Par ailleurs, la rencontre de deux jours de l'UA à Syrte, qui a pris fin mardi, a demandé des termes d'échange plus équitables entre l'Afrique et les pays développés – un appel repris en écho par d'autres.

"L'annulation de la dette seule ne suffit pas. L'Occident doit ouvrir son marché aux produits africains", a déclaré Pierre Mutema, un homme d'affaires congolais qui gagne sa vie en exportant des produits sud-africains dans son pays en proie à la guerre.

"Il y a trop de règles et de restrictions attachées aux produits africains, ce qui rend leur accès sur les marchés occidentaux impossible", a-t-il dit à IPS. "Par exemple, je ne peux pas exporter des fruits tels que des mangues au Japon ou au Canada à partir du Congo, à cause des exigences strictes de la douane".

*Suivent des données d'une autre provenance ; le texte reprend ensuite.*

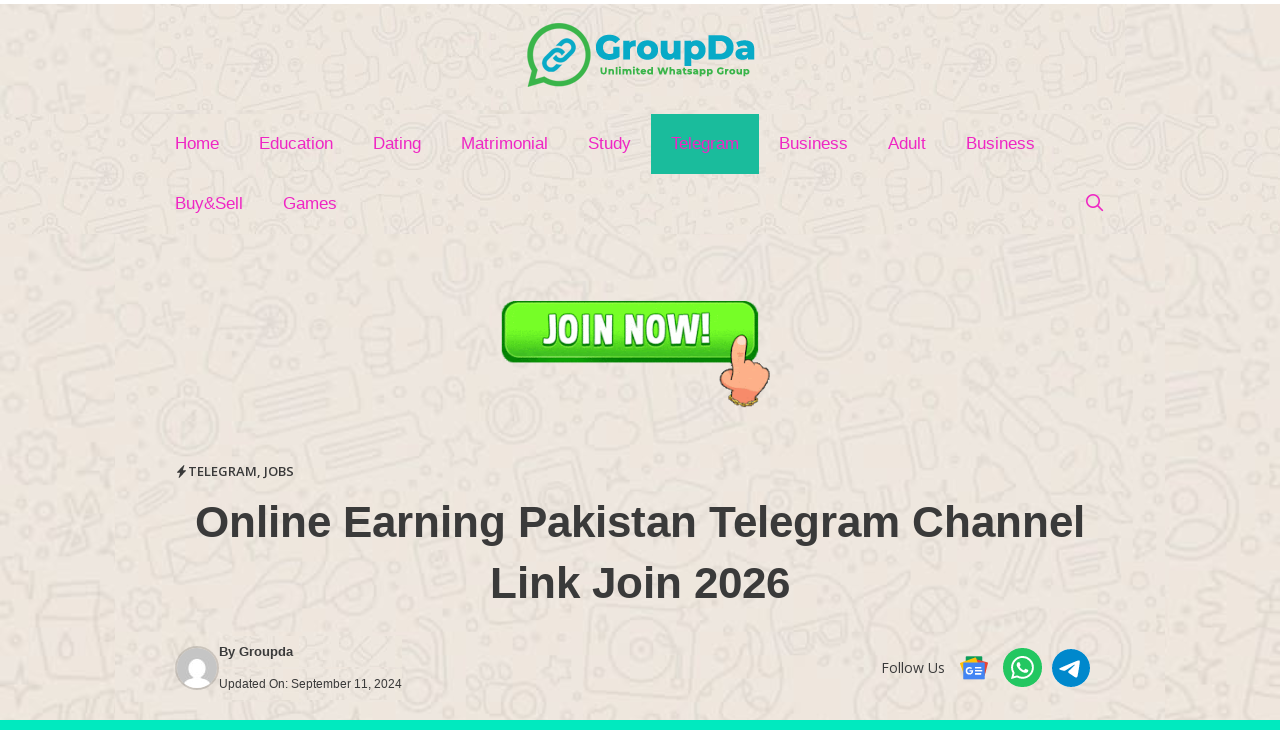

--- FILE ---
content_type: application/javascript
request_url: https://groupda.com/wp-content/plugins/inline-related-posts/irp-click.js?ver=1.0
body_size: 18
content:
jQuery(document).ready(function($){
    $(document).on('click', '.irp-card', function(){
        var postID = $(this).data('postid');
        if(!postID) return;
        $.post(irpAjax.ajaxurl, { action: 'irp_track_click', post_id: postID }, function(){});
    });
});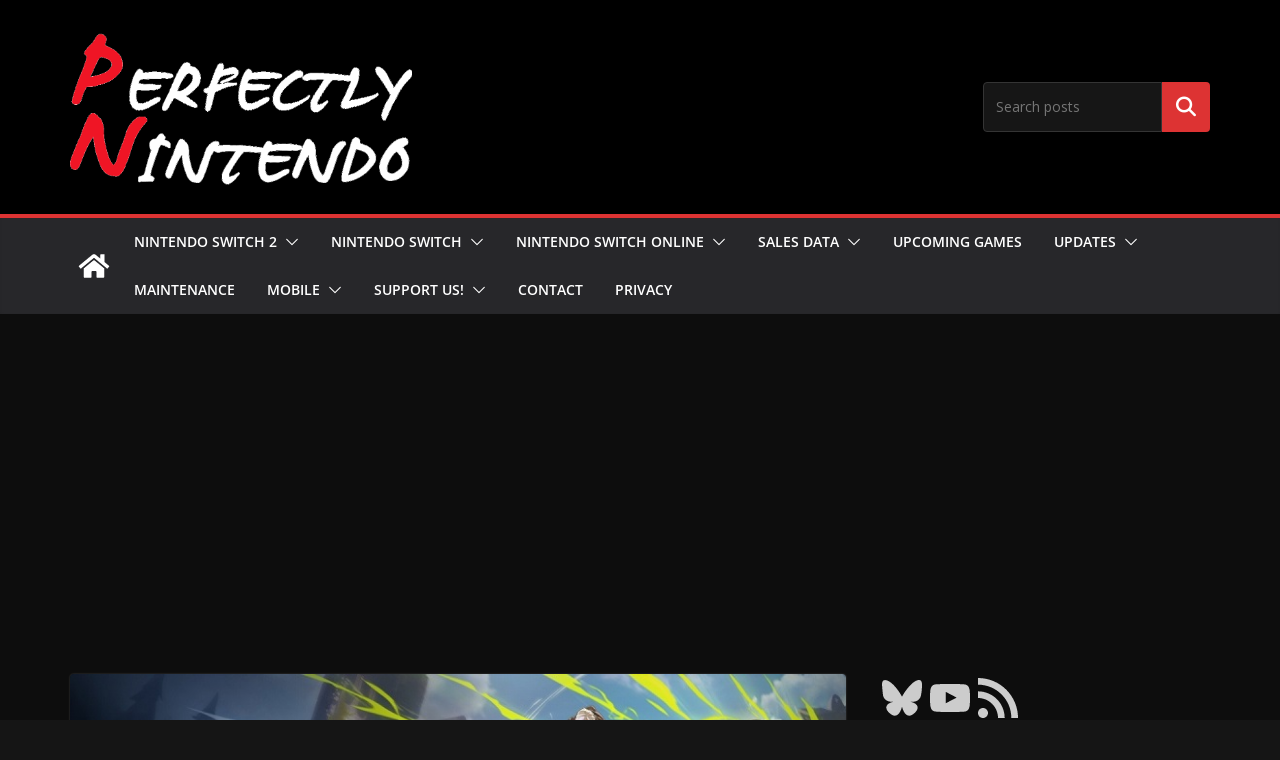

--- FILE ---
content_type: text/html; charset=utf-8
request_url: https://www.google.com/recaptcha/api2/aframe
body_size: 269
content:
<!DOCTYPE HTML><html><head><meta http-equiv="content-type" content="text/html; charset=UTF-8"></head><body><script nonce="WVHT_vEebZ-6MVT7kJQKKg">/** Anti-fraud and anti-abuse applications only. See google.com/recaptcha */ try{var clients={'sodar':'https://pagead2.googlesyndication.com/pagead/sodar?'};window.addEventListener("message",function(a){try{if(a.source===window.parent){var b=JSON.parse(a.data);var c=clients[b['id']];if(c){var d=document.createElement('img');d.src=c+b['params']+'&rc='+(localStorage.getItem("rc::a")?sessionStorage.getItem("rc::b"):"");window.document.body.appendChild(d);sessionStorage.setItem("rc::e",parseInt(sessionStorage.getItem("rc::e")||0)+1);localStorage.setItem("rc::h",'1768946340231');}}}catch(b){}});window.parent.postMessage("_grecaptcha_ready", "*");}catch(b){}</script></body></html>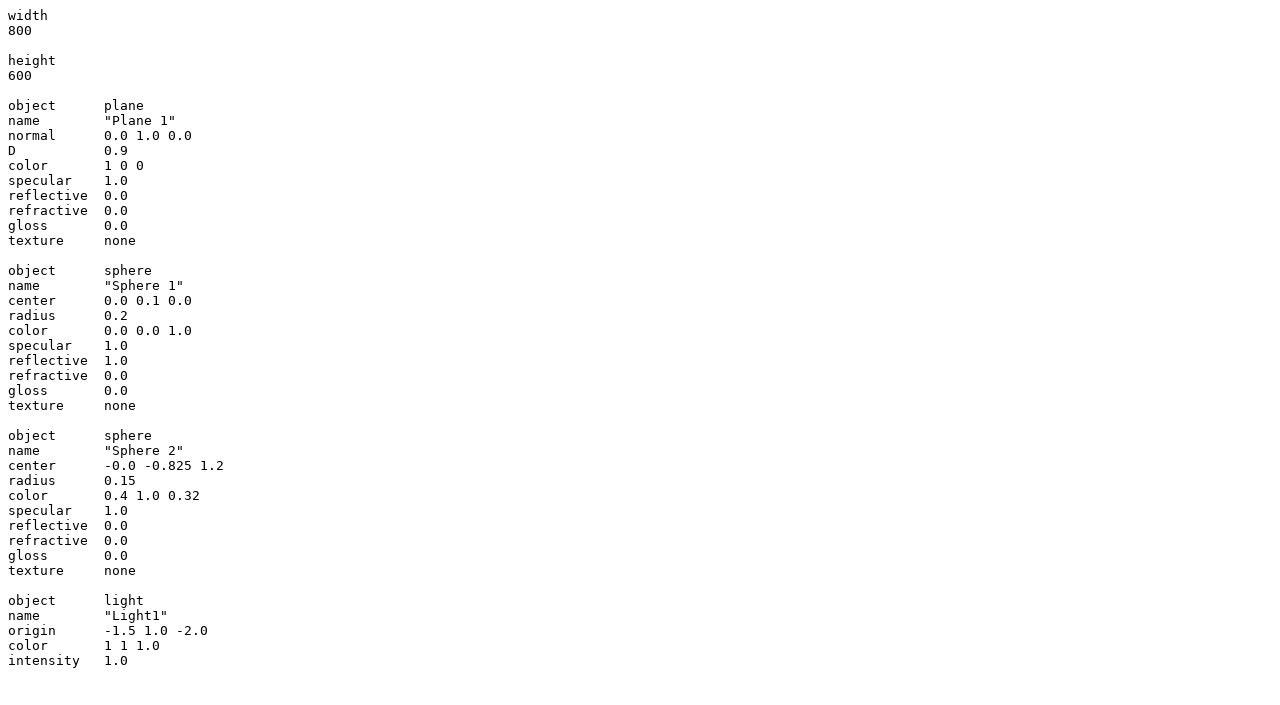

--- FILE ---
content_type: text/plain
request_url: http://www.briancaines.com/webraytracer/scene.txt
body_size: 257
content:
width
800

height
600

object      plane
name        "Plane 1"
normal      0.0 1.0 0.0
D           0.9
color       1 0 0
specular    1.0
reflective  0.0
refractive  0.0
gloss       0.0
texture     none

object      sphere
name        "Sphere 1"
center      0.0 0.1 0.0
radius      0.2
color       0.0 0.0 1.0
specular    1.0
reflective  1.0
refractive  0.0
gloss       0.0
texture     none

object      sphere
name        "Sphere 2"
center      -0.0 -0.825 1.2
radius      0.15
color       0.4 1.0 0.32
specular    1.0
reflective  0.0
refractive  0.0
gloss       0.0
texture     none

object      light
name        "Light1"
origin      -1.5 1.0 -2.0
color       1 1 1.0
intensity   1.0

"Au même moment, les pays riches de l'Occident exportent toutes sortes d'ordures en Afrique", a protesté Mutema. "C'est injuste. On doit faire quelque chose à propos de cela".

Selon la Banque mondiale, les échanges commerciaux de l'Afrique avec le reste du monde représentent actuellement moins de deux pour cent du commerce mondial.

Le président sud-africain Thabo Mbeki et son homologue nigérian, Olusegun Obasanjo, sont à la tête des dirigeants africains qui se rendent à Gleneagles cette semaine.

Une fois à Gleneagles, ils feront pression pour l'octroi de deux sièges permanents pour l'Afrique au sein du Conseil de sécurité. Le Nigeria, l'Afrique du Sud, l'Egypte, le Kenya et le Sénégal se sont déjà déclarés intéressés par ces postes, (actuellement, seuls la Grande-Bretagne, les Etats-Unis, la Chine, la France et la Russie) ont des sièges permanents).

Pour éviter une confrontation ouverte sur cette question, l'Union africaine a reporté le débat relatif au choix des deux pays qui devraient représenter l'Afrique au conseil.

"En principe, c'est une bonne idée d'avoir deux membres de l'Afrique au Conseil de sécurité de l'ONU. Mais leur présence n'ajouterait aucun poids au continent. Nous resterons toujours une minorité au conseil", a indiqué Oyugi.

La Grande-Bretagne fera pression pour que des engagements soient pris à l'égard de l'Afrique à la rencontre du G8 à Gleneagles. Jusqu'ici, les dirigeants africains se sont ralliés derrière la Commission pour l'Afrique du Premier ministre britannique Tony Blair, qui cherche à réduire les malheurs du continent.